Scroll untuk membaca artikel
Hernawan | Nilam Alfa Salmah
Cantik Itu Luka (Instagram/@gramediaexhibitionsampit)

Belakangan ini kata-kata Cegil (Cewe Gila) sering ditemukan dalam media sosial. Cegil yang kita ketahui singkatan dari cewe gila. Kata cewe gila ini bukan berarti menunjukkan seorang perempuan yang gangguan jiwa atau kehilangan akal melainkan perempuan yang memiliki tingkah laku tidak biasa, di luar dugaan bahkan terlalu berani.

Dalam konteks di media sosial sering kali kata cegil untuk bahan candaan dan label ini sering ditunjukkan pada perempuan yang suka mengejar laki-laki. Sering kita temui kata-kata ‘mencintai secara ugal-ugalan’ dalam media sosial yang mana biasanya laki-laki yang mengejar perempuan untuk dijadikan kekasih. Namun, cegil ini kebalikannya yang biasanya dilakukan laki-laki justru perempuan yang mengejar. 

Namun, untuk kata cegil tergantung konteks dan sesuai pandangan orang-orang. Karena, kita tak bisa berpatokan kata cegil label yang diperuntukkan perempuan yang suka mengejar-ngejar laki-laki bahkan bisa saja cegil label untuk perempuan yang berani atau yang memilki sifat pemberani.
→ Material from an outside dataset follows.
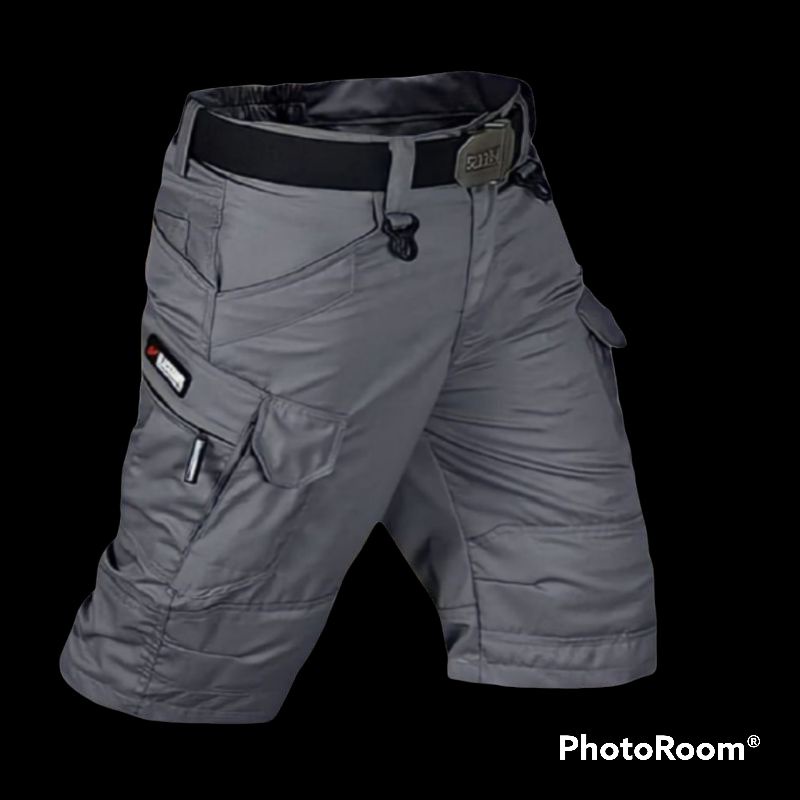 KEMEJA TACTICAL M TAC PENDEK/KEMEJA TACTICAL PUTIH / MERAH 511PANTS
Bisa dianggap label positif atau negatif tergantung pada perspektif individu ataupun masyarakat. Selain tingkah laku perempuan yang ada di media sosial, kita bisa melihat perempuan yang cocok dipanggil cegil dalam karya sastra. Seperti halnya tokoh Dewi Ayu dalam novel Cantik Itu Luka karya Eka Kurniawan.

Dewi Ayu salah satu tokoh utama dalam novel Cantik Itu Luka karya Eka Kurniawan yang memiliki sifat pemberani. Dan menurut saya, Dewi Ayu cocok sebagai cegil karena tokoh tersebut memiliki sifat dan tingkah laku yang menunjukkan bahwa dia seorang pemberani.

Berani menurut KBBI adalah mempunyai hati yang mantap dan rasa percaya diri yang besar dalam menghadapi bahaya, kesulitan, dan sebagainya. Berikut beberapa kutipan yang menunjukkan kegilaan dan keberanian tokoh Dewi Ayu dalam novel Cantik Itu Luka karya Eka Kurniawan:

“Malam ini juga, seseorang harus menculik seorang lelaki tua bernama Ma Gedik di perkampungan daerah rawa-rawa,” katanya. “Sebab esok pagi aku akan kawin dengannya.”(Cantik Itu Luka, 52).

Ia sering memergoki mata yang mengintip dari celah anyaman. Ia akan balas mengintip dan berteriak, “Oh Tuhan, kecil sekali punyamu!”Mereka biasanya akan sangat malu dan segera berlalu dari kamar ganti (Cantik Itu Luka, 63).

“Bukan lintah yang kita makan, tapi darah sapi,” kata Dewi Ayu lagi menjelaskan. Ia membelah lintah-lintah tersebut dengan pisau kecil, mengeluarkan gumpalan darah sapi di dalamnya, menusuknya dengan ujung pisau dan melahapnya (Cantik Itu Luka, 66).

Gadis ini sangat cantik, masih berumur tujuh atau delapan belas tahun, mungkin masih perawan, memberikan tubuhnya untuk seorang lelaki tua hanya untuk obat demam dan dokter (Cantik Itu Luka, 71).

Dewi Ayu dengan satu kenekatan yang ia sendiri tak bayangkan membunuh anak buaya itu dengan menusuk matanya yang satu lagi, dan kemudian perutnya (Cantik Itu Luka, 73).

Dari beberapa kutipan di atas, menunjukkan bahwa tokoh Dewi Ayu memiliki keberanian dalam tingkahnya. Keberaniannya dapat dimasukkan pada kegilaan yang luar biasa karena tingkahnya yang di luar dugaan bahkan perempuan lain jarang yang bisa melakukan seperti Dewi Ayu. Dan dalam cerita novel tersebut juga keberanian Dewi Ayu juga untuk bertahan hidup dalam masa penjajahan. Karena, dalam cerita novel Cantik Itu Luka karya Eka Kurniawan berkaitan dengan masa penjajahan. 

Semua orang memiliki keberanian dalam dirinya namun ada porsinya masing-masing. Maka sifat berani pun tidak akan buruk bila keberanian yang kita tunjukkan adalah suatu hal yang akan berdampak baik, maka lakukan dengan sebaik mungkin. Jangan jadikan sifat pemberani untuk memojokkan atau merendahkan orang lain.